What stood out to me most after talking with Joshua was the idea of front-loading accountability to create clear expectations. The goal in that is to create an open line of communication.
What is clear to one person is not always clear to another. If something is unclear to me about anything at work, I should speak up. We don’t know what others do or don’t know unless they tell us.
In my first week at SoundPro, I was told I should always know what I can expect from others at work and what they can expect from me. The months since then have supported that claim. When I ask an Account Manager a question about how a product works, I can expect they always take the time to answer. When I have an idea for something we can do differently, my boss is open to hear anything large or small.
I think a part of that comes from a motto we have: Honor the past, Build the future. The build the future portion is my favorite part of our mural. It’s painted into a narrow space between the door and the main wall that I see any time I look up from my desk.
Balancing between respect for the past and looking to the future is difficult. On an individual level, we can obsess with our past, being upset about it or idealizing it in a Gatsby fashion. On the other side of the spectrum, we can bury our past to the point we don’t recognize how we can learn from it.
It seems common that many companies are either so happy with their past and accepted way of doing things they want to stay there, or are so eager to innovate they don’t acknowledge anything working in their past.
At SoundPro, we are focused on moving our company and industry forward, while recognizing we couldn’t work to build a better future without the foundation of the past.
We officially mark the start of our past in 1973. Elvis was on tour in the Dallas area and needed some gear. When Elvis’ tour manager asked a local store if they could rent gear while they were in town, the store manager said there’s nothing special about Elvis, he needs to buy the gear like anyone else (his exact words, I assume).

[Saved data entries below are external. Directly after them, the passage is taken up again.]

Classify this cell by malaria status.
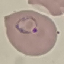

It is parasitized.

Giemsa-stained preparation. Thin smear of blood. Automatically extracted cell patch, resized to 64 × 64 pixels. Photographed with a smartphone camera at the microscope eyepiece.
Name the cell type shown.
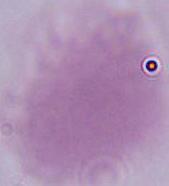
An erythrocyte.

magnification = 1000x
modality = photomicrograph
Give the position of every leukocyte visible.
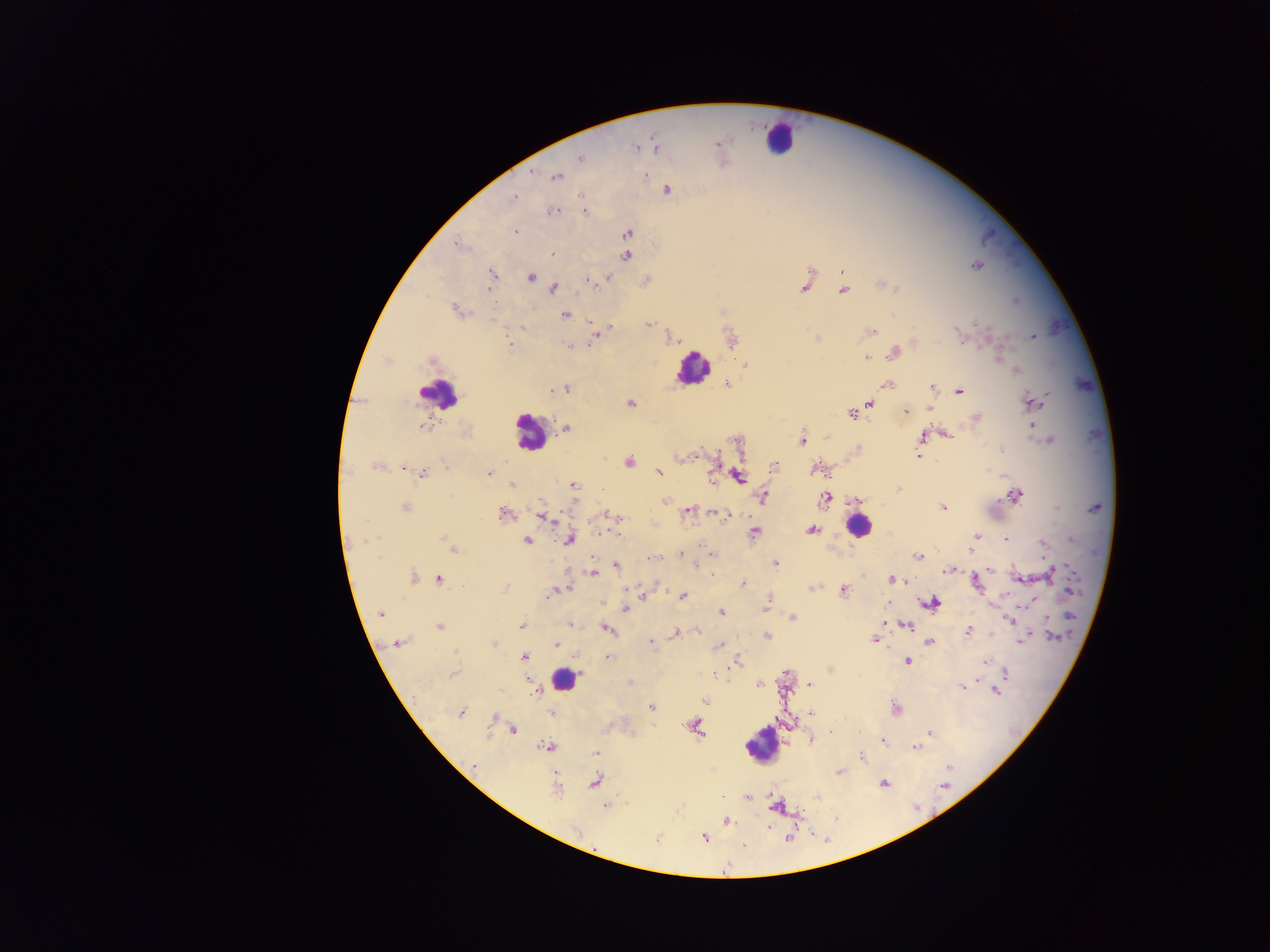

Approximate centers as [x, y] in pixels.
Leukocytes: [779, 137], [693, 368], [439, 393], [529, 432], [858, 526], [564, 679], [763, 746].

Summary:
  - Plasmodium parasite locations: [718, 143], [654, 145], [636, 147], [579, 157], [555, 176], [666, 189], [582, 195], [513, 197], [583, 210], [552, 211], [514, 232], [626, 234], [458, 244], [553, 253], [626, 255], [976, 265], [841, 272], [492, 275], [530, 276], [607, 277], [588, 281], [645, 281], [882, 284], [489, 286], [805, 286], [553, 288], [842, 290], [458, 310], [565, 313], [592, 321], [648, 324], [522, 327], [607, 327], [869, 331], [957, 332], [596, 336], [1033, 336], [671, 337], [730, 337], [817, 338], [508, 343], [914, 343], [568, 345], [894, 351], [867, 358], [432, 359], [745, 365], [1015, 370], [726, 383], [887, 384], [932, 386], [566, 388], [560, 389], [551, 390], [957, 391], [630, 402], [868, 402], [1031, 403], [930, 408], [906, 411], [852, 414], [975, 417], [423, 426], [1034, 426], [565, 428], [466, 431], [943, 434], [826, 436], [923, 437], [736, 439], [801, 440], [1049, 440], [859, 448], [695, 454], [918, 456], [680, 457], [628, 462], [775, 465], [376, 466], [446, 467], [402, 468], [817, 468], [658, 471], [488, 472], [422, 474], [737, 476], [573, 485], [511, 486], [898, 488], [1016, 495], [762, 497], [826, 498], [664, 501], [858, 501], [405, 507], [942, 507], [687, 510], [711, 512], [504, 513], [607, 513], [727, 515], [544, 516], [811, 530], [755, 531], [600, 533], [976, 537], [1004, 538], [568, 539], [527, 541], [1042, 543], [452, 547], [971, 551], [680, 552], [711, 552], [919, 556], [657, 557], [775, 564], [695, 565], [615, 566], [951, 569], [989, 570], [591, 572], [1048, 573], [413, 577], [438, 578], [1019, 578], [891, 579], [906, 581], [741, 583], [976, 583], [505, 587], [812, 587], [844, 590], [1069, 591], [551, 593], [642, 594], [682, 596], [931, 603], [764, 606], [625, 608], [380, 613], [719, 613], [791, 617], [1010, 620], [885, 623], [568, 624], [906, 625], [440, 626], [522, 626], [606, 629], [697, 630], [967, 631], [676, 632], [767, 636], [1024, 638], [874, 640], [930, 641], [651, 642], [398, 643], [494, 644], [556, 644], [717, 646], [524, 657], [607, 657], [906, 661], [735, 662], [985, 662], [1006, 672], [453, 674], [528, 680], [630, 683], [758, 684], [809, 684], [962, 686], [996, 691], [535, 693], [704, 700], [651, 707], [894, 708], [811, 711], [461, 712], [551, 713], [495, 718], [694, 725], [511, 730], [930, 732], [881, 739], [810, 740], [548, 746], [914, 747], [595, 754], [861, 756], [473, 766], [838, 772], [595, 781], [884, 783], [556, 787], [818, 795], [747, 796], [605, 805], [776, 805], [725, 820], [768, 826], [703, 836], [656, 838], [789, 839], [743, 845]
  - Country: Ghana
  - Preparation: thick blood smear
  - Field of view: single
  - Capture: mobile-phone photograph through a microscope
  - Image size: 1270×952 pixels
Identify the cell.
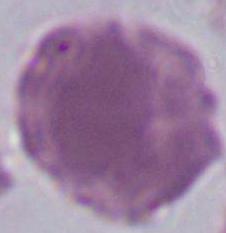
An erythrocyte.

modality = micrograph
magnification = 1000x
Name the parasite shown.
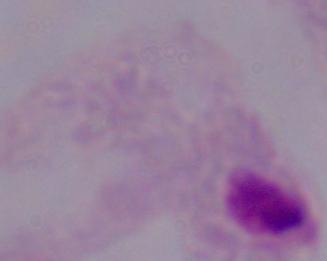
A trichomonad.

Captured at 1000x magnification. Photomicrograph.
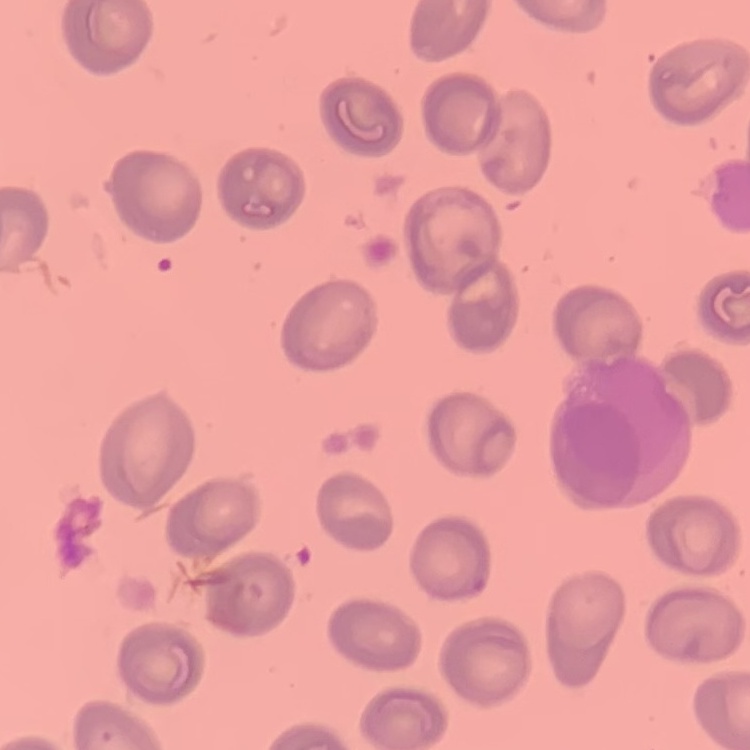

Charles Kitch worked at this audio store and didn’t want to turn down the chance to work with Elvis. Kitch and a few friends pulled together some gear so Elvis could still be nothin but a hound dog. Elvis must’ve been impressed with their work – Charles supplied gear for their 30-day tour!
For the next several years, Sound Productions rented gear and provided tech support for the Rolling Stones, Led Zeppelin, David Bowie, Lynyrd Skynyrd, and many more rockers, in addition to providing gear for most tours serviced by Showco.
When touring bands started wanting to purchase gear after a rental, it was only natural for Sound Productions to provide pro audio sales and repair services. By the mid-80s the SoundPro focus had shifted to sales and distribution, though backline gear was still available.
Given this history, it’s no surprise many of our team members have roots in the music industry.
Several of our sales reps are gigging solo musicians or in a band. Some write their own music. There are those of us who perform with more “old school traditional” bands, choirs, and orchestras. Someone is always practicing for an upcoming performance, working on a new piece of music, or trying out a new set list. It’s awesome.
Most of my coworkers are very knowledgeable in the industry. They’ve been around this stuff for years, use it in their shows, know all sorts of intricacies about the technology that makes it work. And they still turn into kids on Christmas when a shipment of gear comes in.
The week before our open house celebration in Madison, a big shipment came in and we all stopped working. I thought this was for the practicality of unwrapping the pallet and putting the products on our rack walls. Though we did eventually get to that, we spent a good amount of time gawking at the product that had come in.
As fun as unpacking new product was, there is marvel in the day-to-day at Sound Pro. I am proud to be part of the group of people around me, each of us using our unique skills and perspectives to build a better future together.